Prenotazioni Cup. Defilippo (Federfarma): “L’Asp le vuole capillari, ma sceglie le Poste che abbandonano territorio” 

Prenotazioni Cup. Defilippo (Federfarma): “L’Asp le vuole capillari, ma sceglie le Poste che abbandonano territorio” 
La denuncia arriva da Federfarma Catanzaro che riferisce come l’Asp del capoluogo calabrese ha annunciato di aver scelto Poste Italiane per effettuare il servizio di prenotazione, garantito per anni dalle farmacie presenti in modo capillare su tutto il territorio. “Gli uffici postali – dicono i titolari – hanno chiuso e ridotto al minimo l’orario di apertura in molti piccoli centri”

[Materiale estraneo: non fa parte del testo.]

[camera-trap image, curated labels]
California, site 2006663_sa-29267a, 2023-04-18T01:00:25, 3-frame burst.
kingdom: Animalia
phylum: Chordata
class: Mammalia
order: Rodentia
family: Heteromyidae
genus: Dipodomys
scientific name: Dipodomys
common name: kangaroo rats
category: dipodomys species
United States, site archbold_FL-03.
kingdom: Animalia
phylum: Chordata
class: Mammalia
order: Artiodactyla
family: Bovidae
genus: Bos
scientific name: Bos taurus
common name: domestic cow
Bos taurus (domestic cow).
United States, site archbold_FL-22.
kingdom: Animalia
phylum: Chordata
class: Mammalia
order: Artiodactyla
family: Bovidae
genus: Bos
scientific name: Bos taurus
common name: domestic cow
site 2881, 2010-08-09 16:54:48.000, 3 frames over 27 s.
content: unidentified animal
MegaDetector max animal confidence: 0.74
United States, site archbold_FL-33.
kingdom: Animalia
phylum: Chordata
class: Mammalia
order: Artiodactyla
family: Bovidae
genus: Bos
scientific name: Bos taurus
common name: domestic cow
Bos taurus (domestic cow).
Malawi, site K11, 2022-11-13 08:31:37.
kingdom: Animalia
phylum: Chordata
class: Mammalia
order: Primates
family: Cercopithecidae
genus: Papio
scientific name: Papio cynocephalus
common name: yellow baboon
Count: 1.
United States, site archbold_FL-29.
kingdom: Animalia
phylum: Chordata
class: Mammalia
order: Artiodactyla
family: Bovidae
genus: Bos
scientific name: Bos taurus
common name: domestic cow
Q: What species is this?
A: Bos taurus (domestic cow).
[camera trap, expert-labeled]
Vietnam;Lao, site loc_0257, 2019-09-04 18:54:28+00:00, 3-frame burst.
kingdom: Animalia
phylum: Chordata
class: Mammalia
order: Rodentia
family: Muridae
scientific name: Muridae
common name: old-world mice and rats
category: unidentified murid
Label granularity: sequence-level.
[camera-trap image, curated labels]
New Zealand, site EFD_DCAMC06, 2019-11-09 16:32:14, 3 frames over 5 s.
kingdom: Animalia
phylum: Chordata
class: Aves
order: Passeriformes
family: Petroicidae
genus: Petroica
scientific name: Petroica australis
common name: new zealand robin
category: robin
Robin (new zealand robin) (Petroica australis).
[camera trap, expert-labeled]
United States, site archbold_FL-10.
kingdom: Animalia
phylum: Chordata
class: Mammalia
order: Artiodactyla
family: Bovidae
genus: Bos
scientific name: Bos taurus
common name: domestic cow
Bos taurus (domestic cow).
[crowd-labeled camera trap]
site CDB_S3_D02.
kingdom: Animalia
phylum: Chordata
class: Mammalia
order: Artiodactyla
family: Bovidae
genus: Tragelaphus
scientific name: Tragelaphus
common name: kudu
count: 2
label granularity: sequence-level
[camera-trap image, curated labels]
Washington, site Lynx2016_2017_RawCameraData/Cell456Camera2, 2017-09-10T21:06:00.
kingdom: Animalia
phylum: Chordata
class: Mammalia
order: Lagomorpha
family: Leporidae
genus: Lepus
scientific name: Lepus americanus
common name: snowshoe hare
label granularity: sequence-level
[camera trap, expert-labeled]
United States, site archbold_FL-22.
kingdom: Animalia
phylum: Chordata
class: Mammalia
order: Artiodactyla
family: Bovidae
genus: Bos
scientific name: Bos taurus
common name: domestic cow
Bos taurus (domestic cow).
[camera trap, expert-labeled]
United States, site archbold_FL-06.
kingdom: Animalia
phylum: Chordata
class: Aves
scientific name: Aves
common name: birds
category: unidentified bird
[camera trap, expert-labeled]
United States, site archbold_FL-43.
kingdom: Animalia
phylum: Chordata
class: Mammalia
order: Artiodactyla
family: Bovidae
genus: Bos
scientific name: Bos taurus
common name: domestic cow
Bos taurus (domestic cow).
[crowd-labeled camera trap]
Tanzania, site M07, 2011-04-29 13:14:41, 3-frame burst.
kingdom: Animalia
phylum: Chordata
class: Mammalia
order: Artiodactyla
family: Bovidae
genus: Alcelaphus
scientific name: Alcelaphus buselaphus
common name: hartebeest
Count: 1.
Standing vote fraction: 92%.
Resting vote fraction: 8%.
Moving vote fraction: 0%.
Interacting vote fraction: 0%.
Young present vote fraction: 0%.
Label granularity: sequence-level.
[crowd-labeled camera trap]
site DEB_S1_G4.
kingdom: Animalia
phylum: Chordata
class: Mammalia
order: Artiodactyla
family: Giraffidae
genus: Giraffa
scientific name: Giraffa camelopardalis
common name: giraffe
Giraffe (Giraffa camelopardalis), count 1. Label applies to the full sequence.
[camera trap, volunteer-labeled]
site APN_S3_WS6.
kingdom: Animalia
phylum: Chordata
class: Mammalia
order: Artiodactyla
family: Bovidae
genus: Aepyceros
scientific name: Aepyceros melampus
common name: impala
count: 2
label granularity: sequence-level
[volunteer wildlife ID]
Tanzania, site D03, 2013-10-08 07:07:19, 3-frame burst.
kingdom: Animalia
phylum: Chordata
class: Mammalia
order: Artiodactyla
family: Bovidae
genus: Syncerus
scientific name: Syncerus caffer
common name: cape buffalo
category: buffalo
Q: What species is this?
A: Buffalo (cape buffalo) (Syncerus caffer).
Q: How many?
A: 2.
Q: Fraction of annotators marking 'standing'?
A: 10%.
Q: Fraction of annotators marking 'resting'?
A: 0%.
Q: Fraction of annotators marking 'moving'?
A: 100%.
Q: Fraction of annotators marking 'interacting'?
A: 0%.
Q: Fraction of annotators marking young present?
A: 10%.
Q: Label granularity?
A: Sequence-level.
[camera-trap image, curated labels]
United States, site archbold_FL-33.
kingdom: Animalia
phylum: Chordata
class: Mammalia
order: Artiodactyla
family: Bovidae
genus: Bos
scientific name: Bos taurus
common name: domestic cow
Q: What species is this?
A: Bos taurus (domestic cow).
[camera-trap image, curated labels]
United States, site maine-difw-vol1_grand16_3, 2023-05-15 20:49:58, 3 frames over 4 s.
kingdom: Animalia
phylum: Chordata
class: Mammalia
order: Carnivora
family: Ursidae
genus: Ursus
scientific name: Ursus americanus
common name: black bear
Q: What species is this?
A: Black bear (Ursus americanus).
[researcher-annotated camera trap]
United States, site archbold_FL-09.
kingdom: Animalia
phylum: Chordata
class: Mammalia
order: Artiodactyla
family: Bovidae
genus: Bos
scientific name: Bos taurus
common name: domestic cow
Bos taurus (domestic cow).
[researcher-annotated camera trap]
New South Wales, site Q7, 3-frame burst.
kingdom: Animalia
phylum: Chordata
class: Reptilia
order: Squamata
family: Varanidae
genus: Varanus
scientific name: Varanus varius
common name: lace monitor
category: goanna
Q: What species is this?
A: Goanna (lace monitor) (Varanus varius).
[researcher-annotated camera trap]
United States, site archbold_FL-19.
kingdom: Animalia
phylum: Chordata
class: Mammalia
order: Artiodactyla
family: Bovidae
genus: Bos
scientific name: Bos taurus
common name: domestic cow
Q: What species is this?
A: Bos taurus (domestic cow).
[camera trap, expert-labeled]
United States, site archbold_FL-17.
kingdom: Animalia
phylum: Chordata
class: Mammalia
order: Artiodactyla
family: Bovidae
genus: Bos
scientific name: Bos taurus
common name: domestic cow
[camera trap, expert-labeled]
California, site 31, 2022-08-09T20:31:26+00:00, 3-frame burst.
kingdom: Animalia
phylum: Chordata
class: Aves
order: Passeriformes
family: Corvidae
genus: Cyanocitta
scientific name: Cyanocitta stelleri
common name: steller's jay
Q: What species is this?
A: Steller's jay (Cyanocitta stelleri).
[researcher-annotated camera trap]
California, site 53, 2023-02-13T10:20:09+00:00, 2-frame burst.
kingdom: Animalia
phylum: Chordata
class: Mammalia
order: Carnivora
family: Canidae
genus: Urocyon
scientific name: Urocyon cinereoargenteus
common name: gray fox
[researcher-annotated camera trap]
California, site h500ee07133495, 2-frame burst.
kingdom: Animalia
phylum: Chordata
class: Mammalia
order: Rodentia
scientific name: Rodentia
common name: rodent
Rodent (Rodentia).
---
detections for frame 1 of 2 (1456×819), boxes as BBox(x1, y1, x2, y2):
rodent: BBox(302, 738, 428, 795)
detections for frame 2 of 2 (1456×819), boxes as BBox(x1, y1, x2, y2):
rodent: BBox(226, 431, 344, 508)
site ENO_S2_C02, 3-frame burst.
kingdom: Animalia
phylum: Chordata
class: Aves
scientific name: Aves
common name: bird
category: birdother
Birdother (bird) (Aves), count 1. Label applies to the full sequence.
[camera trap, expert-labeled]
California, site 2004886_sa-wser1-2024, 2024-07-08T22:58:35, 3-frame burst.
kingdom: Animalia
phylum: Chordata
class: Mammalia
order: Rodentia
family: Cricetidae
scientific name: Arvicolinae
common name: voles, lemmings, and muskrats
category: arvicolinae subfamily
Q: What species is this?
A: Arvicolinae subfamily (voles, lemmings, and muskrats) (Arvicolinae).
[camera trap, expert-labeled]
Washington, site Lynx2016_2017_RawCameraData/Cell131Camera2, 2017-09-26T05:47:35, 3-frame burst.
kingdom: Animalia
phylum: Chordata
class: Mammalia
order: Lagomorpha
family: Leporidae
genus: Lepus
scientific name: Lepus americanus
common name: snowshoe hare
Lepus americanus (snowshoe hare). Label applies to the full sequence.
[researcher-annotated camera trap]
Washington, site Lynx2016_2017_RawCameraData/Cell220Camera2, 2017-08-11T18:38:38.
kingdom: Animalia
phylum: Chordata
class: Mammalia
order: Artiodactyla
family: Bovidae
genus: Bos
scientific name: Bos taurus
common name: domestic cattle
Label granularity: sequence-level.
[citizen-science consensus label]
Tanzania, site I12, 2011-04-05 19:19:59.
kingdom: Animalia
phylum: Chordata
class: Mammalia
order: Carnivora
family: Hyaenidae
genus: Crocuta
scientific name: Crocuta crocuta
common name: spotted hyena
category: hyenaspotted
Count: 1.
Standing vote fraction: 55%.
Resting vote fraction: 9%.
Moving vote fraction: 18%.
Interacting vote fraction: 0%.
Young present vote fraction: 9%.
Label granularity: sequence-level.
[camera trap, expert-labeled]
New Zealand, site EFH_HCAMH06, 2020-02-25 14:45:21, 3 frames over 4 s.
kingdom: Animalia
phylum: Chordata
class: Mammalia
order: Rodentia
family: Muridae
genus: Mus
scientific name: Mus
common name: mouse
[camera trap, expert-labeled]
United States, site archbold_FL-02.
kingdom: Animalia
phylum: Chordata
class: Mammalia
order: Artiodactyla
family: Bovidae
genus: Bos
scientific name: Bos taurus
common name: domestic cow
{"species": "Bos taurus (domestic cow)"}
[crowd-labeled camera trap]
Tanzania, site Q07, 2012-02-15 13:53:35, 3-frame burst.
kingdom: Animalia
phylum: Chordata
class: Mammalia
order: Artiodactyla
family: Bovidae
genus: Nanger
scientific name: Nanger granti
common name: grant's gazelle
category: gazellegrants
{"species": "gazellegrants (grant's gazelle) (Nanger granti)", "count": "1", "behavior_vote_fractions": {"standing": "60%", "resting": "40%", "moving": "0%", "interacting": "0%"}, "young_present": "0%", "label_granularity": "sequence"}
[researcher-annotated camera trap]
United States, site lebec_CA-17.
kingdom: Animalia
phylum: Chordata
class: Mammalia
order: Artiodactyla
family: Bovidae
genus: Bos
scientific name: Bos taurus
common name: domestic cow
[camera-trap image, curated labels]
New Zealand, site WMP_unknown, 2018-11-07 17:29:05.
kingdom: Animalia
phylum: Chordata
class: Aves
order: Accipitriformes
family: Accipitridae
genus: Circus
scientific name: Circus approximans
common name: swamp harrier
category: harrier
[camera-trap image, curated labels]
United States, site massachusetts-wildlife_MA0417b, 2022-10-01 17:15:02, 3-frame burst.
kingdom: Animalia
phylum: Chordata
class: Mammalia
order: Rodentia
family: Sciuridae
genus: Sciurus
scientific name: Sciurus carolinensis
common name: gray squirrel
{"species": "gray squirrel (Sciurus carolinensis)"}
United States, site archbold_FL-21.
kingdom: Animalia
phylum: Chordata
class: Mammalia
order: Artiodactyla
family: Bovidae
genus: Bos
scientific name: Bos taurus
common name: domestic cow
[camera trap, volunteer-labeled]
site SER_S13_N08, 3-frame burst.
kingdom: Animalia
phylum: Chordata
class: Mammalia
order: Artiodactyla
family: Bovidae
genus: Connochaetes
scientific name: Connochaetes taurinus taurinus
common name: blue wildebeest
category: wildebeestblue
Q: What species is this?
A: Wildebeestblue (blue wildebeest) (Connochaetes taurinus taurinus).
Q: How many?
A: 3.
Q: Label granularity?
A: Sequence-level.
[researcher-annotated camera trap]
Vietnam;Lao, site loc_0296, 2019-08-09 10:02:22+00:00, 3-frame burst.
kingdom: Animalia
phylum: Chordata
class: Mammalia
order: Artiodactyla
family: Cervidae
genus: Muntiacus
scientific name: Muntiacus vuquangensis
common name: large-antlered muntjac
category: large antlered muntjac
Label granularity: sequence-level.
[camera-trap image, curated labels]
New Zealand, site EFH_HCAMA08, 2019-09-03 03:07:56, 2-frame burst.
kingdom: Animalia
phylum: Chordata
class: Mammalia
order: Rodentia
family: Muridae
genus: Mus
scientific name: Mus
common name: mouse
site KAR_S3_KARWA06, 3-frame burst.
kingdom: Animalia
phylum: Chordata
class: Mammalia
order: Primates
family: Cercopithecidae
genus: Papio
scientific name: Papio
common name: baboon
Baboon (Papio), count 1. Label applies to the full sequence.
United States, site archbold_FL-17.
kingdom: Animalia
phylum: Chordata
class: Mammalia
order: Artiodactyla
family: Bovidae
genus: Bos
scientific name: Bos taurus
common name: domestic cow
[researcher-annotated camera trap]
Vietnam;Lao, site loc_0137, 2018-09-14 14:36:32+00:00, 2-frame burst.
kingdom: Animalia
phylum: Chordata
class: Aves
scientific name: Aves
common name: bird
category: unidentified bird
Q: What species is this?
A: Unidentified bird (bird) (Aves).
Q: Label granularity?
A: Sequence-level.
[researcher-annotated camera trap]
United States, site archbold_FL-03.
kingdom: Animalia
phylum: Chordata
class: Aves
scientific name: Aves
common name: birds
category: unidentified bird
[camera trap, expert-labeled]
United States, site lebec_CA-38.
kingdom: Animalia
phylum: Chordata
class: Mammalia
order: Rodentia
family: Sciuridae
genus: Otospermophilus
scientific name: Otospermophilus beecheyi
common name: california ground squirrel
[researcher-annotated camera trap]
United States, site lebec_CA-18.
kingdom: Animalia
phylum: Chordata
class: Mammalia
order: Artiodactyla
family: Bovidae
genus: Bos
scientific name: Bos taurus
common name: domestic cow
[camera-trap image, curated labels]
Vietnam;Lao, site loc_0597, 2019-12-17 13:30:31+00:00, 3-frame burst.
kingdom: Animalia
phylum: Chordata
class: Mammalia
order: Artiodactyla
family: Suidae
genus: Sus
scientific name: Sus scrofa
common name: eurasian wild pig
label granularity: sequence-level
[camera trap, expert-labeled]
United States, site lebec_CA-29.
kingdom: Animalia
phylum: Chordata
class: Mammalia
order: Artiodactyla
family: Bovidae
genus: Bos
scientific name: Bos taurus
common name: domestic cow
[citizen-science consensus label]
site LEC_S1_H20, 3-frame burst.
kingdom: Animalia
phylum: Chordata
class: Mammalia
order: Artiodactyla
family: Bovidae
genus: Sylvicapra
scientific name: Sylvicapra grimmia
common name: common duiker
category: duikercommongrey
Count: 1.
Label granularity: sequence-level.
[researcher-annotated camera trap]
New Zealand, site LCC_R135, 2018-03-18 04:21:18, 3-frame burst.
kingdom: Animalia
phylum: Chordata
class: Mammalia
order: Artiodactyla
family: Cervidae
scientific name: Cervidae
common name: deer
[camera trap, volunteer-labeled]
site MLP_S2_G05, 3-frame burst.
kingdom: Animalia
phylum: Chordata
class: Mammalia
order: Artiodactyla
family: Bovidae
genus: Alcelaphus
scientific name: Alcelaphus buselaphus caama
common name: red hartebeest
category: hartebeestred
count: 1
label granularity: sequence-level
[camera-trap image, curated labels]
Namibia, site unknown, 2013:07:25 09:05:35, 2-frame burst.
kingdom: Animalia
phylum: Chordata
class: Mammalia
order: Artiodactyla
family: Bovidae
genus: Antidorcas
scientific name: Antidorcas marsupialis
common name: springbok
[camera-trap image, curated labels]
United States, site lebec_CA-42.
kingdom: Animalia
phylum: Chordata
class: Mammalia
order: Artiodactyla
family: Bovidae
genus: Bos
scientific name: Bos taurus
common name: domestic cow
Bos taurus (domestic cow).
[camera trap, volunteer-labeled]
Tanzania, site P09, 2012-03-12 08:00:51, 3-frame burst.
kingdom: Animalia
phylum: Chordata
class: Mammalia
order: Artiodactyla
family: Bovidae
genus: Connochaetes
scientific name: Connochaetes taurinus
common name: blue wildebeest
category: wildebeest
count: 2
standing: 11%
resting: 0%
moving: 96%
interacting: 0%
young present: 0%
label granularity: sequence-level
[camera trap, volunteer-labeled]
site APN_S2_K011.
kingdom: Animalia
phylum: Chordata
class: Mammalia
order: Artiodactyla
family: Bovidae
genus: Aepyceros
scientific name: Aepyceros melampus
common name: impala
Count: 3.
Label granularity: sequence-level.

“Le farmacie della provincia di Catanzaro da sei anni hanno garantito gratuitamente le prenotazioni di visite specialistiche ed esami diagnostici attraverso i loro sistemi informatici. Grazie alla collaborazione delle farmacie, che sono presenti in modo capillare su tutto il territorio, anche i residenti nei piccoli centri potevano prenotare nella farmacia sotto casa visite ed esami. I farmacisti hanno svolto un’apposita attività di formazione per svolgere questa attività”. Lo riferisce una nota del Presidente di Federfarma Catanzaro, Vincenzo Defilippo.
 
“Nonostante questo impegno delle farmacie e il gradimento dei cittadini – prosegue il presidente di Federfarma Catanzaro –, oggi, la Asp di Catanzaro “per la capillarità sul territorio (??)” annuncia di aver scelto Poste Italiane per effettuare il servizio di prenotazione. Questo quando tutti sanno che gli uffici postali hanno chiuso o hanno ridotto al minimo l’orario di apertura in molti piccoli centri e le lettere arrivano con enormi ritardi, quando arrivano”.
 
“Se questo è il concetto di capillarità ed efficienza che l’Asp ha in mente, – dice ancora Defilippo –i cittadini possono stare tranquilli! Prenotare una visita o un esame diagnostico d’ora in poi sarà una passeggiata (nel senso che potranno andarsi a fare una passeggiata all’ufficio postale, sperando di trovarlo e di trovarlo aperto e funzionante)”.
 
“Non si comprende – aggiunge Defilippo – peraltro perché l’Asp voglia affidare un servizio a un soggetto terzo, con oneri che non sono stati resi noti, quando ha a disposizione la rete capillare delle farmacie, in grado di garantire non solo la prenotazione, il pagamento del ticket, il ritiro dei referti, ma anche – come sta già facendo da un anno – la consegna a domicilio dei farmaci e altri servizi soprattutto a favore delle fasce più deboli della popolazione”.
 
“Federfarma Catanzaro – conclude la nota – ha già presentato sia a livello provinciale che regionale i progetti per implementare i nuovi servizi in farmacia. A parole gli amministratori pubblici hanno dichiarato di apprezzare l’impegno delle farmacie e il modello della farmacia dei servizi. In realtà sono solo chiacchiere: gli amministratori pubblici non vogliono né il confronto, né il dialogo. A loro non interessa, evidentemente, migliorare davvero il servizio ai cittadini, valorizzando gli operatori che operano all’interno del sistema. Preferiscono trattare con soggetti terzi, indipendentemente dalla loro capacità di garantire un servizio di qualità”.